By 1115, the English king, Henry I, had enough power in the region to impose his own choice of bishop on the diocese. He chose Bernard, formerly chancellor to his wife, Matilda of Scotland, herself the daughter of St Margaret, and gave the bishopric the status of a Marcher lord.
Bishop Bernard proved to be the archetype of the reforming, energetic, controlling Norman bishop. He began a new cathedral building, probably at the eastern end of the current structure. He was hampered, however, by the lack of holy relics. Although Rhigyfarch’s 'Life of St David' says the saint was buried in his own monastery, no-one could find his remains. In an impressive tribute to Bernard’s genuine piety and probity, he refrained from inventing a find, but persuaded Pope Calixtus to grant the pilgrimage status mentioned above to St David’s even without any relics. Such relics of St David as still existed in the 1100s – his staff, his Gospel book, a bell and a portable altar – were jealously guarded by the churches which held them.
Fortunately, the saint made his whereabouts known in 1275, in a dream given to the Prior of Ewenni, John de Gamage. As instructed, he dug somewhere to the south of the cathedral, and discovered a body, immediately recognised as that of the saint. The bones were enshrined with those of another local saint, Justinian, under a painted timber ceiling, with images of St David, St Patrick, and St Denis to the fore, with receptacles for pilgrims’ offerings.

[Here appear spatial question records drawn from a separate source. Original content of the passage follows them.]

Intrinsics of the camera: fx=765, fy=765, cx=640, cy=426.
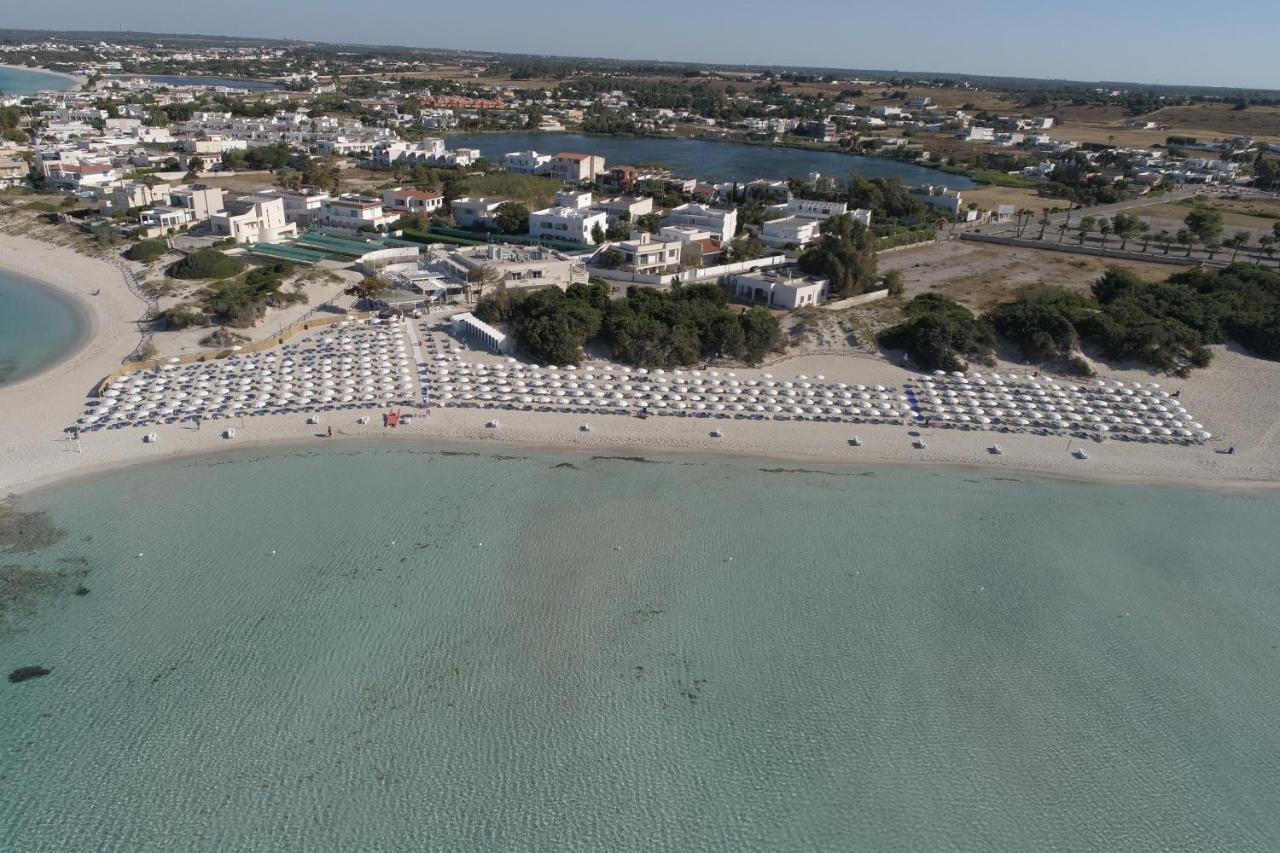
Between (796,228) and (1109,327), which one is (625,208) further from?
(1109,327)

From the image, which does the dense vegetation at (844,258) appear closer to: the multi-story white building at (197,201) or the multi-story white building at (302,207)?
the multi-story white building at (302,207)

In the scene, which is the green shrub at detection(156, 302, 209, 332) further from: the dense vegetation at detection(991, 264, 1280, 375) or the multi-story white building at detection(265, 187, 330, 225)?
the dense vegetation at detection(991, 264, 1280, 375)

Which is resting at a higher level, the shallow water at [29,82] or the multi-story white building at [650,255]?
the shallow water at [29,82]

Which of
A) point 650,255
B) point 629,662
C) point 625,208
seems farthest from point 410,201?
point 629,662

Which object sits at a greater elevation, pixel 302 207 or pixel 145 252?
pixel 302 207

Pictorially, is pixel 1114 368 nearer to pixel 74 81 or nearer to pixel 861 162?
pixel 861 162

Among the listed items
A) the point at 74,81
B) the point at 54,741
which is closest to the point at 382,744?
the point at 54,741

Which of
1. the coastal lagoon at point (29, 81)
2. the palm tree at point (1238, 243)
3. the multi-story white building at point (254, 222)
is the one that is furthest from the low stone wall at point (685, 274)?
the coastal lagoon at point (29, 81)
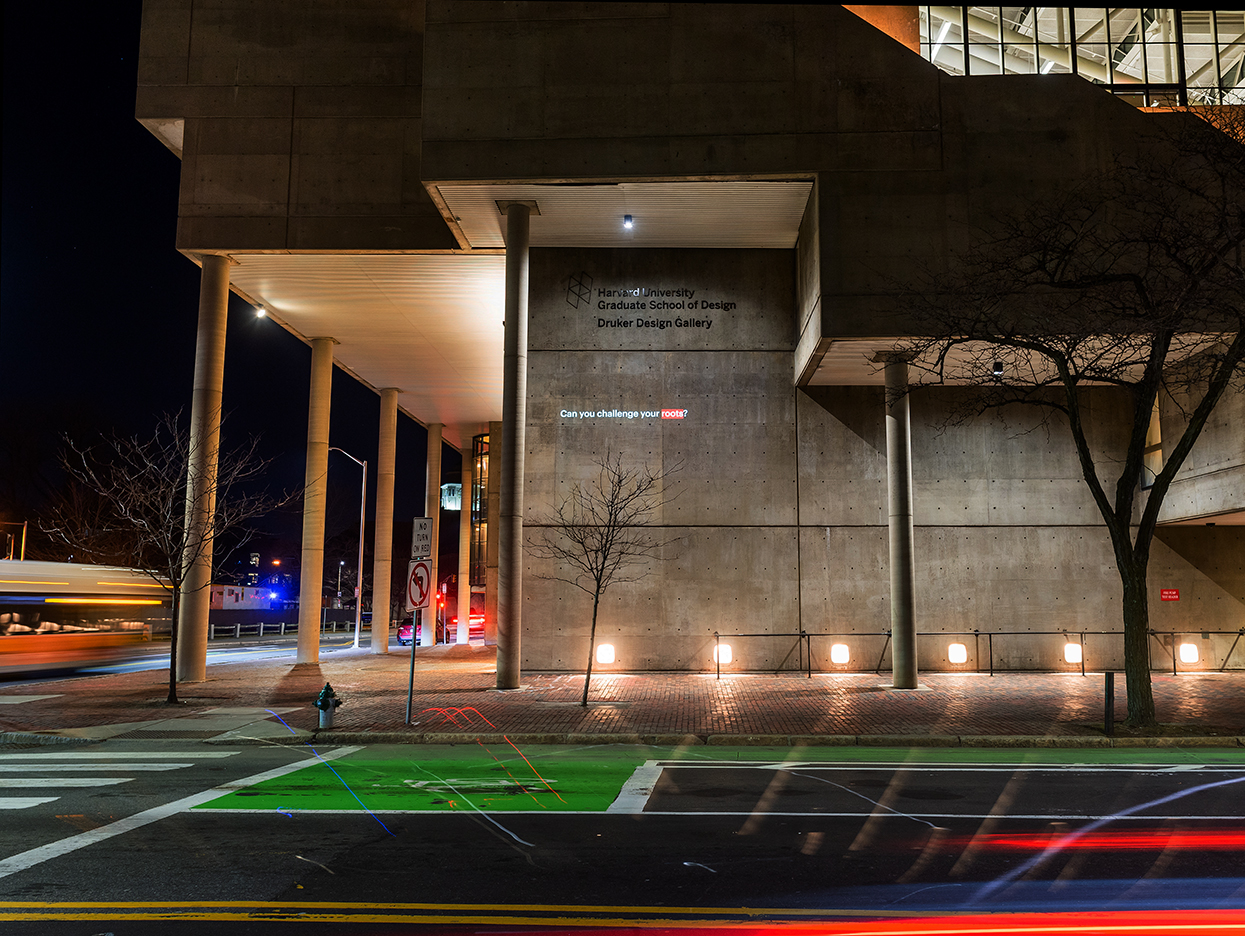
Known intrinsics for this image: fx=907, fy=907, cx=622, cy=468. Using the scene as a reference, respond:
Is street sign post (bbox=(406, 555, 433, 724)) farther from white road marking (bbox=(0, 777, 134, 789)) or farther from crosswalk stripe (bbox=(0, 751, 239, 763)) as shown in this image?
white road marking (bbox=(0, 777, 134, 789))

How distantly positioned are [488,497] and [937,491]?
2900cm

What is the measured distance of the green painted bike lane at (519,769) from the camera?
9.11 m

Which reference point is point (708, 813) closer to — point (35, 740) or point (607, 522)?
point (35, 740)

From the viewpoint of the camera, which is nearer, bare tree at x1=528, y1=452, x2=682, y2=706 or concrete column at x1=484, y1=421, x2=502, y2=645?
bare tree at x1=528, y1=452, x2=682, y2=706

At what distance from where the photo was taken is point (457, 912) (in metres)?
5.84

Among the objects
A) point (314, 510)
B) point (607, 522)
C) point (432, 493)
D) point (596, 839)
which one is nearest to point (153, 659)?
point (314, 510)

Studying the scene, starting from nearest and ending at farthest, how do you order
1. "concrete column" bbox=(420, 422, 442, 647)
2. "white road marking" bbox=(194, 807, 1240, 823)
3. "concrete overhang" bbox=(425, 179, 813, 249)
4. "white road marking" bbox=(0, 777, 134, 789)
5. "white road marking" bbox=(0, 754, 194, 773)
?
1. "white road marking" bbox=(194, 807, 1240, 823)
2. "white road marking" bbox=(0, 777, 134, 789)
3. "white road marking" bbox=(0, 754, 194, 773)
4. "concrete overhang" bbox=(425, 179, 813, 249)
5. "concrete column" bbox=(420, 422, 442, 647)

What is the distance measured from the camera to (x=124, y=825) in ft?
26.8

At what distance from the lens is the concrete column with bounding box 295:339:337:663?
2849 centimetres

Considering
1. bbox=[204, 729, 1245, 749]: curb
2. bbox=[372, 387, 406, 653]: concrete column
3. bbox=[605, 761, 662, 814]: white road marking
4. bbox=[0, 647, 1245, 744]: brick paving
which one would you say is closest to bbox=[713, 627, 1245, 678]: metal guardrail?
bbox=[0, 647, 1245, 744]: brick paving

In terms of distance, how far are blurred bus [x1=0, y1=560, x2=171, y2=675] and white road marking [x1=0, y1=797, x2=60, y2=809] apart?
1171cm

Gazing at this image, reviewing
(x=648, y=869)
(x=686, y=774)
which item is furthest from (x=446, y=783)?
(x=648, y=869)

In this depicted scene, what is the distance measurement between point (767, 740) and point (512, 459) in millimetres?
8975

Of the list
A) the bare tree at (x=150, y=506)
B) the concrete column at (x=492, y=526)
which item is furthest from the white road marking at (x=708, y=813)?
the concrete column at (x=492, y=526)
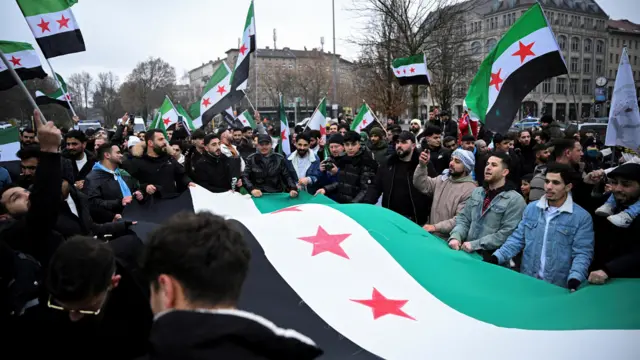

Bishop Bernard was followed by Bishop David FitzGerald, grandson of Rhys ap Tewder Mawr, d. 1093, the last king of Deheubarth, who had granted extensive lands to St David’s. Bishop David’s mother, Nest of Deheubarth (one of Henry I of England’s many mistresses) bore numerous children to her husband, Gerald of Windsor, giving rise to the FitzGerald clan, pivotal to Irish history. Bishop David’s nephew was the famous Gerald (Gerallt) of Wales, or, to give him his Latin name, Giraldus Cambrensis, whose prolific writings give historians most of the extant information about the late Norman age in Wales and Ireland. Despite his ambition to be Bishop of St David’s and being elected twice, Gerald was refused recognition by Henry II of England, and then by King John. He had more success in spearheading the construction of a new cathedral building, approved by Bishop Peter de Leia, much of which still stands.